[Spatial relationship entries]
---

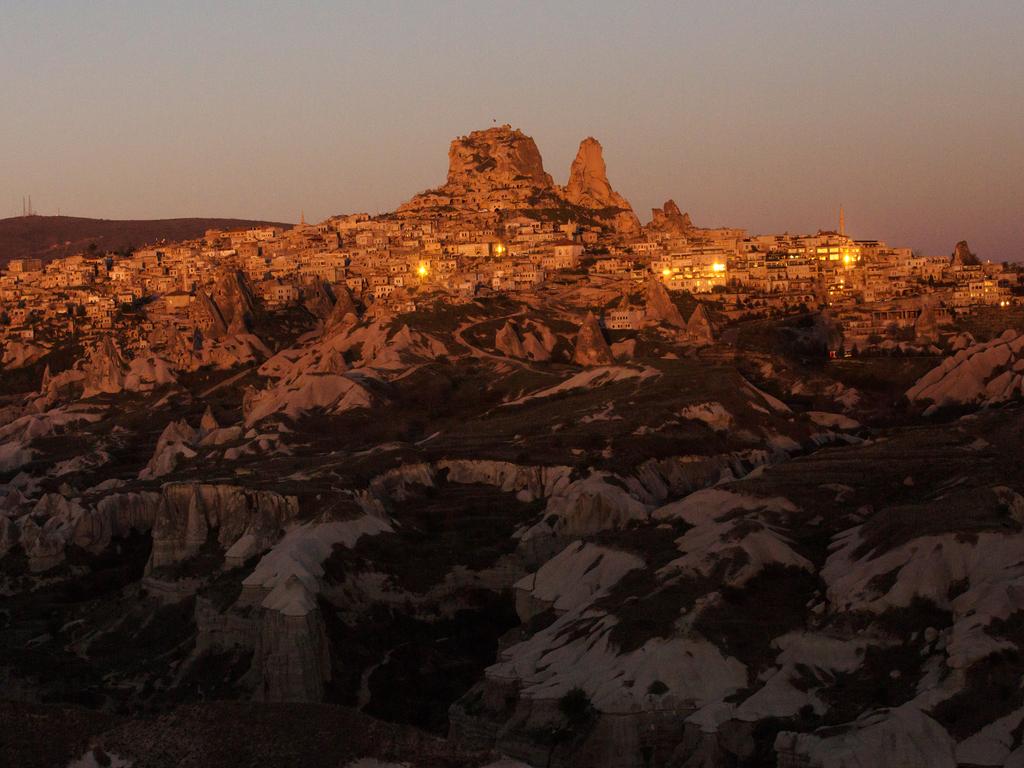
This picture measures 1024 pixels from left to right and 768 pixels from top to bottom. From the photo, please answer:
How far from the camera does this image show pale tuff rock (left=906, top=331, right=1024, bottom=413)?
136000 millimetres

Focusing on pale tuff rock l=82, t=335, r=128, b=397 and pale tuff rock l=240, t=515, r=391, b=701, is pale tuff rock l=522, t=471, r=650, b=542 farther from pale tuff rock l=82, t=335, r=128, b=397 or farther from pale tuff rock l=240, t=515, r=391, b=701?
pale tuff rock l=82, t=335, r=128, b=397

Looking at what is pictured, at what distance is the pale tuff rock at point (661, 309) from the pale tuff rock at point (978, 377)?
112ft

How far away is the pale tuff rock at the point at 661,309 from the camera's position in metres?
178

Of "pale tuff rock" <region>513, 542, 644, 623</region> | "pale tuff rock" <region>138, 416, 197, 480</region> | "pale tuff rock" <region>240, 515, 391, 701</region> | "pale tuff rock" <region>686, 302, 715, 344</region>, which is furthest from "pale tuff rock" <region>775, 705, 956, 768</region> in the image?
"pale tuff rock" <region>686, 302, 715, 344</region>

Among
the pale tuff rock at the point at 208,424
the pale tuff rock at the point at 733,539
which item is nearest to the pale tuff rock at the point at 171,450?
the pale tuff rock at the point at 208,424

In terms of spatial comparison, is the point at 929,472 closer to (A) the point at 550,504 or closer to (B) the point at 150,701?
(A) the point at 550,504

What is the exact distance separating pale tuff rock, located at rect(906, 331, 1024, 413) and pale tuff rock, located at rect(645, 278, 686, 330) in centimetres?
3402

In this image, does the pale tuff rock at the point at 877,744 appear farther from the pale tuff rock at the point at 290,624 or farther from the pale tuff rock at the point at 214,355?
the pale tuff rock at the point at 214,355

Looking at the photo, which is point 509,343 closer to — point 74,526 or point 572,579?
point 74,526

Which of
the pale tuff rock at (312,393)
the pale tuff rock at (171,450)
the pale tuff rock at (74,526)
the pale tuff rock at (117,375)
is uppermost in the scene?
the pale tuff rock at (312,393)

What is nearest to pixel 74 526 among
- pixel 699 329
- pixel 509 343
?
pixel 509 343

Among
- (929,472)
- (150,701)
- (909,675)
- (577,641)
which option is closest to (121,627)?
(150,701)

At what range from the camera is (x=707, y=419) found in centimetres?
12475

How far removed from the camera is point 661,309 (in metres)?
181
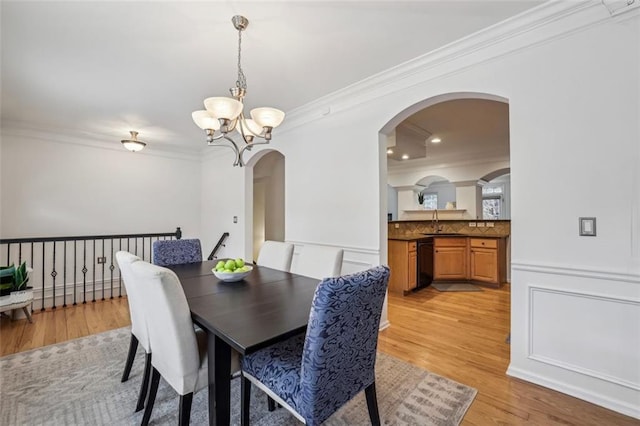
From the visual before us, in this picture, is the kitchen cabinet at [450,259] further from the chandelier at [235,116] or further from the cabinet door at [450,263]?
the chandelier at [235,116]

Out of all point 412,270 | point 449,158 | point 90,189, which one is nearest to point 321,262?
point 412,270

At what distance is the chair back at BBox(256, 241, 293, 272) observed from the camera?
2678 millimetres

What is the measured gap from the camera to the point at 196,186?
5777mm

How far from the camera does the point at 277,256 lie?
276 centimetres

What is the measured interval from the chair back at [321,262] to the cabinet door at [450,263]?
3.39 m

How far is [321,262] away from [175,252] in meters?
1.74

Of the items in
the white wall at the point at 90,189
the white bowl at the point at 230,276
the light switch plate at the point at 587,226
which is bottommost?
the white bowl at the point at 230,276

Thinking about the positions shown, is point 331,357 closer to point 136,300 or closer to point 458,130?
point 136,300

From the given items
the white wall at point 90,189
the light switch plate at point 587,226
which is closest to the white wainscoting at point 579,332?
the light switch plate at point 587,226

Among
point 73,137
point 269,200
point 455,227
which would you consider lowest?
point 455,227

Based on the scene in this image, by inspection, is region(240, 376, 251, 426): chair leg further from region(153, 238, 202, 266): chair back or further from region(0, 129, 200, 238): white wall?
region(0, 129, 200, 238): white wall

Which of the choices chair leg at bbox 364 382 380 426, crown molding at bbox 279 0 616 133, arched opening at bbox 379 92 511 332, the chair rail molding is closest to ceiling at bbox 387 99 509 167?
arched opening at bbox 379 92 511 332

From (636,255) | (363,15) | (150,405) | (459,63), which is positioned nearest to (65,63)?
(363,15)

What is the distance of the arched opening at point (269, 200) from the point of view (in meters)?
6.29
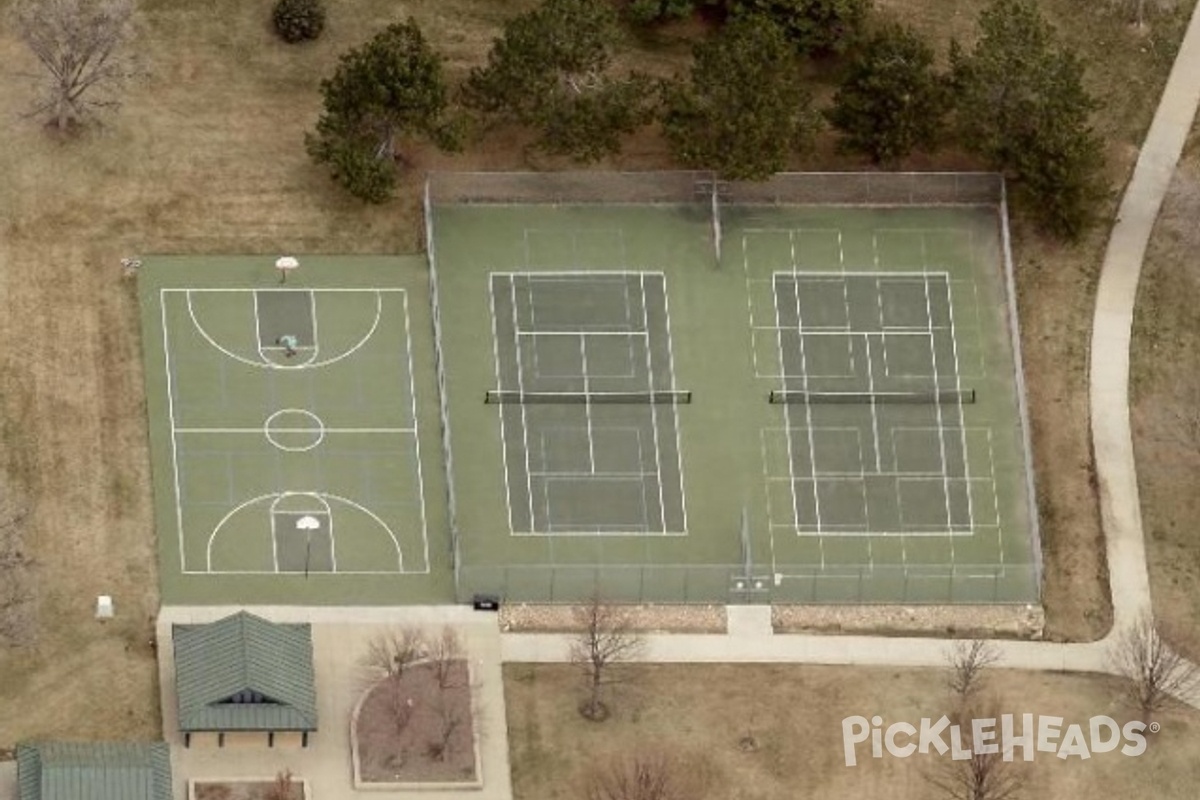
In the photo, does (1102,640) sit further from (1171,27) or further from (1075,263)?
(1171,27)

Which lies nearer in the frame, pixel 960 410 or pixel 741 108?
pixel 960 410

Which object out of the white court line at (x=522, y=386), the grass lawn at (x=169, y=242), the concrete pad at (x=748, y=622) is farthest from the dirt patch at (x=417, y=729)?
the concrete pad at (x=748, y=622)

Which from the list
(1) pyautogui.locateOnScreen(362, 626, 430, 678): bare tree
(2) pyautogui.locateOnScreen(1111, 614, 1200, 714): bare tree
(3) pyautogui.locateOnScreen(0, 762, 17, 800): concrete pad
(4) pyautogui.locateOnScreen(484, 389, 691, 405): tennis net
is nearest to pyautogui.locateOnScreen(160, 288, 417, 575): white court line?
(1) pyautogui.locateOnScreen(362, 626, 430, 678): bare tree

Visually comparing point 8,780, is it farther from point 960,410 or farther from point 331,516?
point 960,410

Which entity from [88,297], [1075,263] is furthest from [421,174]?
[1075,263]

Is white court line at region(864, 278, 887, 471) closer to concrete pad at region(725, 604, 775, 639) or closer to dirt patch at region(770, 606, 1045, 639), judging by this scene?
dirt patch at region(770, 606, 1045, 639)

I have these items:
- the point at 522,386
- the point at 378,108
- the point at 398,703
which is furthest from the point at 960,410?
the point at 398,703

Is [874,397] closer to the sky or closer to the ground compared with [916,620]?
closer to the sky
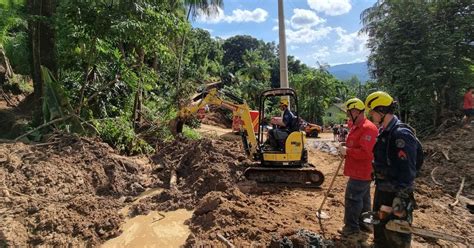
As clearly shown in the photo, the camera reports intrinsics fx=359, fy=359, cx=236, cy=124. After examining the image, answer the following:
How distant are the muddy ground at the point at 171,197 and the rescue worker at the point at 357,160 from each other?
0.39 metres

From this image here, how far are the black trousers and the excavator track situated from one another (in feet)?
12.3

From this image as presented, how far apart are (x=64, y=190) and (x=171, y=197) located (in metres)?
1.90

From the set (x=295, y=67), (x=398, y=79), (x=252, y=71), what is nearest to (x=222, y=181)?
(x=398, y=79)

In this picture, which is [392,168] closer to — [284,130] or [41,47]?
[284,130]

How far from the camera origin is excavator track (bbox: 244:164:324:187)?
8.21m

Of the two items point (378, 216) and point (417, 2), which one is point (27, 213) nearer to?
point (378, 216)

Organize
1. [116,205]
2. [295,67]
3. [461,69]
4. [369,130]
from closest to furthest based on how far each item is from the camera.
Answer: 1. [369,130]
2. [116,205]
3. [461,69]
4. [295,67]

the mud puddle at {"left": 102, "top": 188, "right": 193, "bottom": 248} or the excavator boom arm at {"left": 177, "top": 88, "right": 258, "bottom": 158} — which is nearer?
the mud puddle at {"left": 102, "top": 188, "right": 193, "bottom": 248}

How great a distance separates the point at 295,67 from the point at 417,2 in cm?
5077

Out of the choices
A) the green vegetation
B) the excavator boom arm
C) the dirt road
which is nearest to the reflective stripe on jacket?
the dirt road

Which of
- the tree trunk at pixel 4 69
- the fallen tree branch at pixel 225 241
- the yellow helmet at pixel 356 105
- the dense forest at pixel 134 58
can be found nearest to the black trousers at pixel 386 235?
the yellow helmet at pixel 356 105

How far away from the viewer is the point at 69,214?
18.1 feet

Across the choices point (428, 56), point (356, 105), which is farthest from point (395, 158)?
point (428, 56)

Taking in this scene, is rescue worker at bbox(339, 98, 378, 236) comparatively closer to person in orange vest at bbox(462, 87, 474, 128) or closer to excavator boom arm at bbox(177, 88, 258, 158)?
excavator boom arm at bbox(177, 88, 258, 158)
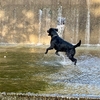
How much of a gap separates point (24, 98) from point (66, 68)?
8.80 feet

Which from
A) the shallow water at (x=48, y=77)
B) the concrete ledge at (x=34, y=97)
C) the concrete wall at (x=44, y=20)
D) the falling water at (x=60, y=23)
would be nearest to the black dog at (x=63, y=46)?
the shallow water at (x=48, y=77)

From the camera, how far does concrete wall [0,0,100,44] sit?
45.1ft

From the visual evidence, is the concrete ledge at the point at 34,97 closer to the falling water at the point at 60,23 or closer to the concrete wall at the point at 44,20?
the falling water at the point at 60,23

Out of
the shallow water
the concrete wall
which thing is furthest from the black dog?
the concrete wall

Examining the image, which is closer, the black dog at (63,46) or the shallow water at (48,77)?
the shallow water at (48,77)

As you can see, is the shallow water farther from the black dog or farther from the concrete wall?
the concrete wall

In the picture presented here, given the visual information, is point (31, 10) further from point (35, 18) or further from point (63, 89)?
point (63, 89)

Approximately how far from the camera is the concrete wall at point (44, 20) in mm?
13742

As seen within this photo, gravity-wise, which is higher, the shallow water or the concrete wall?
the concrete wall

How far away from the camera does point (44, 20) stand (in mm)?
13938

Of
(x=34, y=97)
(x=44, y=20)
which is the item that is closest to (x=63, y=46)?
(x=34, y=97)

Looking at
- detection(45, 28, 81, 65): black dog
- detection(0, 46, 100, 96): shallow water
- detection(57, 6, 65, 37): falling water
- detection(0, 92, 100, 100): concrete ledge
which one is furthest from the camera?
detection(57, 6, 65, 37): falling water

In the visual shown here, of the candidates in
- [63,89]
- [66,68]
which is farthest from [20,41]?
[63,89]

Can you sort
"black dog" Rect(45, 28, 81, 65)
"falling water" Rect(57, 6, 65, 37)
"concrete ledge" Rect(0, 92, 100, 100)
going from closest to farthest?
"concrete ledge" Rect(0, 92, 100, 100) < "black dog" Rect(45, 28, 81, 65) < "falling water" Rect(57, 6, 65, 37)
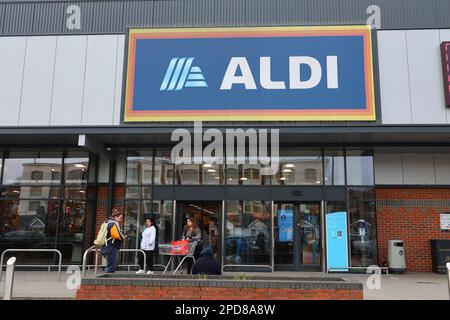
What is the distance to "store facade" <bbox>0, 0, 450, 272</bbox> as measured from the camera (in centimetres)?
1266

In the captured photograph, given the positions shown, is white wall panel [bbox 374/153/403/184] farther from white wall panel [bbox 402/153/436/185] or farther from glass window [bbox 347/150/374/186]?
glass window [bbox 347/150/374/186]

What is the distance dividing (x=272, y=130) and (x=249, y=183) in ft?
8.01

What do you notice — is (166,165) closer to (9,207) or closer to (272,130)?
(272,130)

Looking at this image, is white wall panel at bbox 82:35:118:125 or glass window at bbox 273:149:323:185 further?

---

**What is asked**
Retype without changes the lines of the entries from the one containing "What is the distance dividing" through the last line of the entries, inclusive.

**Solution for this problem**
What is the distance dividing (x=272, y=130) and (x=249, y=183) in ft?
8.01

What do you notice — is (166,165) closer to (9,207) or closer to (272,130)?
(272,130)

Looking at this image, is white wall panel at bbox 82:35:118:125 or glass window at bbox 273:149:323:185 further?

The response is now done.